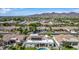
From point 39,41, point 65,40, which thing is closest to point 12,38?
point 39,41

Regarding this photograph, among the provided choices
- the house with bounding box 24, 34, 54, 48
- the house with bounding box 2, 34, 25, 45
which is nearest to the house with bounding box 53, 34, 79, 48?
the house with bounding box 24, 34, 54, 48

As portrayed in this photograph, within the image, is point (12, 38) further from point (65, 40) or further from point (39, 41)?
point (65, 40)

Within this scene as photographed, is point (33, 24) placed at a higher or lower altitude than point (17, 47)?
higher

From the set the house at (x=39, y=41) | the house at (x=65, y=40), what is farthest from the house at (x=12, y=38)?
the house at (x=65, y=40)
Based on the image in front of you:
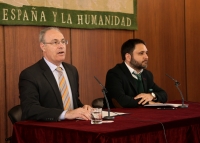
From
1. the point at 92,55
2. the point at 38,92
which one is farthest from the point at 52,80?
the point at 92,55

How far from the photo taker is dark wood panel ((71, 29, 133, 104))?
5902mm

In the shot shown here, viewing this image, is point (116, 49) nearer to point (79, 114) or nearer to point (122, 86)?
point (122, 86)

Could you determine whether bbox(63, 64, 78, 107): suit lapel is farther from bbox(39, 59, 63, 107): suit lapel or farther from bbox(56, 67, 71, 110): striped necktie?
bbox(39, 59, 63, 107): suit lapel

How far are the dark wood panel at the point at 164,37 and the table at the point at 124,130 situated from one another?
9.88ft

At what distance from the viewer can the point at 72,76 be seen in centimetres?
443

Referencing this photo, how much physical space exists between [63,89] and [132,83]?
117cm

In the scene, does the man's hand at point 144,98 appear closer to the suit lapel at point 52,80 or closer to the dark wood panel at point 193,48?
the suit lapel at point 52,80

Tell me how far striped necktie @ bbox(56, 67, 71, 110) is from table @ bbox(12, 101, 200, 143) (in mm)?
609

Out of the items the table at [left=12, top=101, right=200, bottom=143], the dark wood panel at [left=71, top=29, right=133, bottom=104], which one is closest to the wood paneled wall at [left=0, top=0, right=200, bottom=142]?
the dark wood panel at [left=71, top=29, right=133, bottom=104]

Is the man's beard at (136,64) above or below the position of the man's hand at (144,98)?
above

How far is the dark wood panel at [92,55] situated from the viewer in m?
5.90

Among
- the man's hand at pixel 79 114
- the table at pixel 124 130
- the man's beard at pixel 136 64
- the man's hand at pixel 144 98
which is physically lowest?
the table at pixel 124 130

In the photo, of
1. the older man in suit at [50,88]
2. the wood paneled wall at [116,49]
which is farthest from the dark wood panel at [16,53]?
the older man in suit at [50,88]

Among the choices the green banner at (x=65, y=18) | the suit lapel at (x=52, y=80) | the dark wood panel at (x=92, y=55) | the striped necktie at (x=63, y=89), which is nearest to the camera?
the suit lapel at (x=52, y=80)
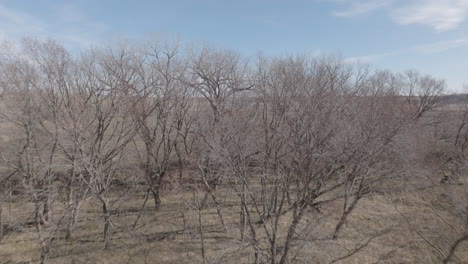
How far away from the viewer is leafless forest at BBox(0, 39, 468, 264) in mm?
9117

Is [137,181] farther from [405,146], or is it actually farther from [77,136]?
[405,146]

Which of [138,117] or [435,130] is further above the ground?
[138,117]

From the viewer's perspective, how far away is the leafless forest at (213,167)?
9117 millimetres

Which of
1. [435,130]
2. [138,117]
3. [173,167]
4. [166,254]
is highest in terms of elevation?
[138,117]

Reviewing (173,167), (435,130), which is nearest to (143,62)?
(173,167)

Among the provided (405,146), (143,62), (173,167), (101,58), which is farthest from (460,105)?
(101,58)

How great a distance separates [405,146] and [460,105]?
60.0 ft

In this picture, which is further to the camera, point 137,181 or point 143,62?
point 137,181

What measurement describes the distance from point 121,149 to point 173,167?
21.3 feet

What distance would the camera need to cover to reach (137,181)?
16.6m

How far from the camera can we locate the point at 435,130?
25188 millimetres

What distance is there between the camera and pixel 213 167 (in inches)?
450

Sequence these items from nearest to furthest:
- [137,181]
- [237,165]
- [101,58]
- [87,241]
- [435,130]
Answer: [237,165] < [87,241] < [101,58] < [137,181] < [435,130]

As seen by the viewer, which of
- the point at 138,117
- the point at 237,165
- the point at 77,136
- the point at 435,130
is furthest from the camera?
the point at 435,130
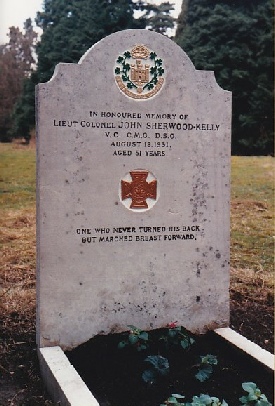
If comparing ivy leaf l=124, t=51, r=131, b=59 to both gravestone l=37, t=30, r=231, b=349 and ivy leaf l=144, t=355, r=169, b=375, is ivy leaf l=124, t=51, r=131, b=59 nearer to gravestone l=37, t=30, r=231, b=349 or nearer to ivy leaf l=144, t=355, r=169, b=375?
gravestone l=37, t=30, r=231, b=349

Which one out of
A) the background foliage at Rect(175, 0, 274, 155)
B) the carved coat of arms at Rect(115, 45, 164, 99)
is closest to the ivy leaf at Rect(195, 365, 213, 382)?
the carved coat of arms at Rect(115, 45, 164, 99)

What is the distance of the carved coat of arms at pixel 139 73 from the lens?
3.68 meters

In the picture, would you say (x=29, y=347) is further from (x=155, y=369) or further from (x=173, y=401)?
(x=173, y=401)

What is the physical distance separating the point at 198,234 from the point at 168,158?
1.97 feet

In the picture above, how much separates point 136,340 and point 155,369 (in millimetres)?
299

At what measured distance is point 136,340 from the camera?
3.46 m

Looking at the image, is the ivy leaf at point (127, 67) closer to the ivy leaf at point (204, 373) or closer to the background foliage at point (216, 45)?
the ivy leaf at point (204, 373)

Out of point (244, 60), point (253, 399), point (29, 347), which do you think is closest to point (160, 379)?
point (253, 399)

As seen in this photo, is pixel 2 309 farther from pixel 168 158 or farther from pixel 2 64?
pixel 2 64

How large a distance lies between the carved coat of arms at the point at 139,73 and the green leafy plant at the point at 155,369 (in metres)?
1.74

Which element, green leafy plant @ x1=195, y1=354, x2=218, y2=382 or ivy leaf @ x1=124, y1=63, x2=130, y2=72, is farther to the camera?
ivy leaf @ x1=124, y1=63, x2=130, y2=72

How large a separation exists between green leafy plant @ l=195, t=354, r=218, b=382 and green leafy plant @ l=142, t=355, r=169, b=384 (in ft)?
0.64

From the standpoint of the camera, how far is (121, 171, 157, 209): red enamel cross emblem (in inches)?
147

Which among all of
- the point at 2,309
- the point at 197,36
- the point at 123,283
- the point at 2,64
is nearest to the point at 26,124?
the point at 2,64
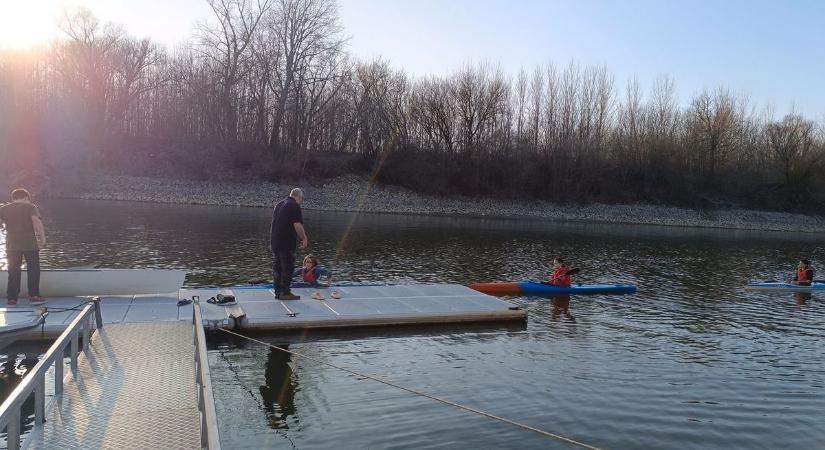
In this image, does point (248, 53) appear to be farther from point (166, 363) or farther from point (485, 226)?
point (166, 363)

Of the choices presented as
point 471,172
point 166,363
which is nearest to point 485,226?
point 471,172

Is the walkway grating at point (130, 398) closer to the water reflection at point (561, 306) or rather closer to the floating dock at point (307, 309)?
the floating dock at point (307, 309)

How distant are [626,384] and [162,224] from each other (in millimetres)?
28757

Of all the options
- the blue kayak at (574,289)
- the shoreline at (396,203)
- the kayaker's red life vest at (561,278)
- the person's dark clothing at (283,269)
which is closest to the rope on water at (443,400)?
the person's dark clothing at (283,269)

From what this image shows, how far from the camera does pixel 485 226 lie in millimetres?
44656

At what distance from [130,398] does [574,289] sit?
14.6 metres

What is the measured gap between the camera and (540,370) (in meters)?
10.6

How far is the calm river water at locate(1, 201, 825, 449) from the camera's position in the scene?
7.98 meters

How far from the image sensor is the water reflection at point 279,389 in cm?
812

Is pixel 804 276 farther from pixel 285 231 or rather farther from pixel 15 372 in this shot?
pixel 15 372

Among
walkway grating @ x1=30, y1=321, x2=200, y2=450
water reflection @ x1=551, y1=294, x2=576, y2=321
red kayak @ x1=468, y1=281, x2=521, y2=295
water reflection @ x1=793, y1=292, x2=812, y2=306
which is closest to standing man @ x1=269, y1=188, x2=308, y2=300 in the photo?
walkway grating @ x1=30, y1=321, x2=200, y2=450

WHAT YOU ARE ASKED TO DO:
Copy all of the material above word for word, leaving out the pictures.

EXERCISE ANSWER:
From point 39,41, point 65,40, which thing is closest to point 12,38?
point 39,41

Regarding this photograph, among the provided choices
- the house with bounding box 24, 34, 54, 48
- the house with bounding box 2, 34, 25, 45
which is nearest to the house with bounding box 53, 34, 79, 48?
the house with bounding box 24, 34, 54, 48

As portrayed in this photograph, within the image, is point (12, 38) further from point (65, 40) or further from point (39, 41)?
point (65, 40)

Within this scene as photographed, is point (33, 24) placed at a higher or lower altitude than point (17, 47)?
higher

From the set the house at (x=39, y=41) | the house at (x=65, y=40), what is farthest from the house at (x=12, y=38)?
the house at (x=65, y=40)
Based on the image in front of you:
From
1. the point at 92,55
2. the point at 38,92
which one is farthest from the point at 52,80?
the point at 92,55

How far from the photo taker is dark wood panel ((71, 29, 133, 104))?
5902mm

In the shot shown here, viewing this image, is point (116, 49) nearer to point (79, 114) or nearer to point (122, 86)?
point (122, 86)

Could you determine whether bbox(63, 64, 78, 107): suit lapel is farther from bbox(39, 59, 63, 107): suit lapel or farther from bbox(56, 67, 71, 110): striped necktie?
bbox(39, 59, 63, 107): suit lapel

How far are the dark wood panel at the point at 164,37 and the table at the point at 124,130 situated from one another?
9.88ft

At what distance from the viewer can the point at 72,76 be seen in centimetres?
443

Referencing this photo, how much physical space exists between [63,89] and [132,83]?
117cm

In the scene, does the man's hand at point 144,98 appear closer to the suit lapel at point 52,80 or closer to the dark wood panel at point 193,48?
the suit lapel at point 52,80

Tell me how far striped necktie @ bbox(56, 67, 71, 110) is from table @ bbox(12, 101, 200, 143) (in mm)?
609

Out of the items the table at [left=12, top=101, right=200, bottom=143], the dark wood panel at [left=71, top=29, right=133, bottom=104], which one is closest to the wood paneled wall at [left=0, top=0, right=200, bottom=142]?
the dark wood panel at [left=71, top=29, right=133, bottom=104]

Is the man's beard at (136,64) above or below the position of the man's hand at (144,98)?
above

How far is the dark wood panel at [92,55] situated from the viewer in m?
5.90

Among
- the man's hand at pixel 79 114
- the table at pixel 124 130
- the man's beard at pixel 136 64
- the man's hand at pixel 144 98
which is physically lowest?
the table at pixel 124 130

In the photo, of
1. the older man in suit at [50,88]
2. the wood paneled wall at [116,49]
which is farthest from the dark wood panel at [16,53]?
the older man in suit at [50,88]

Among the choices the green banner at (x=65, y=18) | the suit lapel at (x=52, y=80) | the dark wood panel at (x=92, y=55) | the striped necktie at (x=63, y=89), which is nearest to the camera?
the suit lapel at (x=52, y=80)
How far away from the viewer is leafless forest at BBox(0, 39, 468, 264) in mm?
9117

Is [137,181] farther from [405,146], or is it actually farther from [77,136]?
[405,146]

Which of [138,117] or [435,130] is further above the ground?
[138,117]

From the viewer's perspective, how far away is the leafless forest at (213,167)?
9117 millimetres

Which of
1. [435,130]
2. [138,117]
3. [173,167]
4. [166,254]
is highest in terms of elevation?
[138,117]

Reviewing (173,167), (435,130), which is nearest to (143,62)?
(173,167)

Among the provided (405,146), (143,62), (173,167), (101,58), which is farthest from (460,105)?
(101,58)

How great a distance separates [405,146] and [460,105]?
60.0 ft

In this picture, which is further to the camera, point 137,181 or point 143,62?
point 137,181

What measurement describes the distance from point 121,149 to point 173,167?
21.3 feet

What distance would the camera need to cover to reach (137,181)?
16.6m

How far from the camera can we locate the point at 435,130?
25188 millimetres

What distance is there between the camera and pixel 213 167 (in inches)?
450

Sequence these items from nearest to furthest:
- [137,181]
- [237,165]
- [101,58]
- [87,241]
- [435,130]
Answer: [237,165] < [87,241] < [101,58] < [137,181] < [435,130]

As seen by the viewer, which of
- the point at 138,117
- the point at 237,165
- the point at 77,136
- the point at 435,130
is furthest from the camera?
the point at 435,130
If comparing ivy leaf l=124, t=51, r=131, b=59 to both gravestone l=37, t=30, r=231, b=349 and ivy leaf l=144, t=355, r=169, b=375, is ivy leaf l=124, t=51, r=131, b=59 nearer to gravestone l=37, t=30, r=231, b=349 or nearer to ivy leaf l=144, t=355, r=169, b=375?
gravestone l=37, t=30, r=231, b=349

Which one out of
A) the background foliage at Rect(175, 0, 274, 155)
B) the carved coat of arms at Rect(115, 45, 164, 99)
is closest to the ivy leaf at Rect(195, 365, 213, 382)?
the carved coat of arms at Rect(115, 45, 164, 99)

What is the distance of the carved coat of arms at pixel 139 73 from the lens?
3.68 meters

In the picture, would you say (x=29, y=347) is further from (x=155, y=369) or further from (x=173, y=401)?
(x=173, y=401)

What is the physical distance separating the point at 198,234 from the point at 168,158?
1.97 feet

In the picture above, how much separates point 136,340 and point 155,369 (in millimetres)?
299

At what measured distance is point 136,340 from the camera?
3.46 m

Looking at the image, is the ivy leaf at point (127, 67) closer to the ivy leaf at point (204, 373) or closer to the background foliage at point (216, 45)?
the ivy leaf at point (204, 373)

Out of point (244, 60), point (253, 399), point (29, 347), which do you think is closest to point (160, 379)?
point (253, 399)

As seen in this photo, is pixel 2 309 farther from pixel 168 158 or farther from pixel 2 64?
pixel 2 64

How large a distance lies between the carved coat of arms at the point at 139,73 and the green leafy plant at the point at 155,369 (in metres)?
1.74

Which element, green leafy plant @ x1=195, y1=354, x2=218, y2=382 or ivy leaf @ x1=124, y1=63, x2=130, y2=72, is farther to the camera?
ivy leaf @ x1=124, y1=63, x2=130, y2=72

How large a separation exists between green leafy plant @ l=195, t=354, r=218, b=382 and green leafy plant @ l=142, t=355, r=169, b=384 (in ft)?
0.64

From the standpoint of the camera, how far is (121, 171, 157, 209): red enamel cross emblem (in inches)?
147

Which among all of
- the point at 2,309
- the point at 197,36
- the point at 123,283
- the point at 2,64
is nearest to the point at 26,124?
the point at 2,64
In this image, does point (248, 53) appear to be farther from point (166, 363) or farther from point (485, 226)?
point (166, 363)

Of the choices presented as
point 471,172
point 166,363
which is nearest to point 485,226?
point 471,172

Is the walkway grating at point (130, 398) closer to the water reflection at point (561, 306) or rather closer to the floating dock at point (307, 309)?
the floating dock at point (307, 309)

How distant are [626,384] and [162,224] from each other (in millimetres)?
28757

Of all the options
- the blue kayak at (574,289)
- the shoreline at (396,203)
- the kayaker's red life vest at (561,278)
- the person's dark clothing at (283,269)
which is closest to the rope on water at (443,400)?
the person's dark clothing at (283,269)

From what this image shows, how far from the camera does pixel 485 226 lie in millimetres?
44656

At what distance from [130,398] does [574,289] sit?
14.6 metres

What is the measured gap between the camera and (540,370) (in meters)?
10.6

How far is the calm river water at locate(1, 201, 825, 449) from the camera's position in the scene?
7.98 meters

How far from the image sensor is the water reflection at point 279,389 in cm?
812

Is pixel 804 276 farther from pixel 285 231 or rather farther from pixel 15 372 in this shot?
pixel 15 372

Among
walkway grating @ x1=30, y1=321, x2=200, y2=450
water reflection @ x1=551, y1=294, x2=576, y2=321
red kayak @ x1=468, y1=281, x2=521, y2=295
water reflection @ x1=793, y1=292, x2=812, y2=306
which is closest to standing man @ x1=269, y1=188, x2=308, y2=300 in the photo?
walkway grating @ x1=30, y1=321, x2=200, y2=450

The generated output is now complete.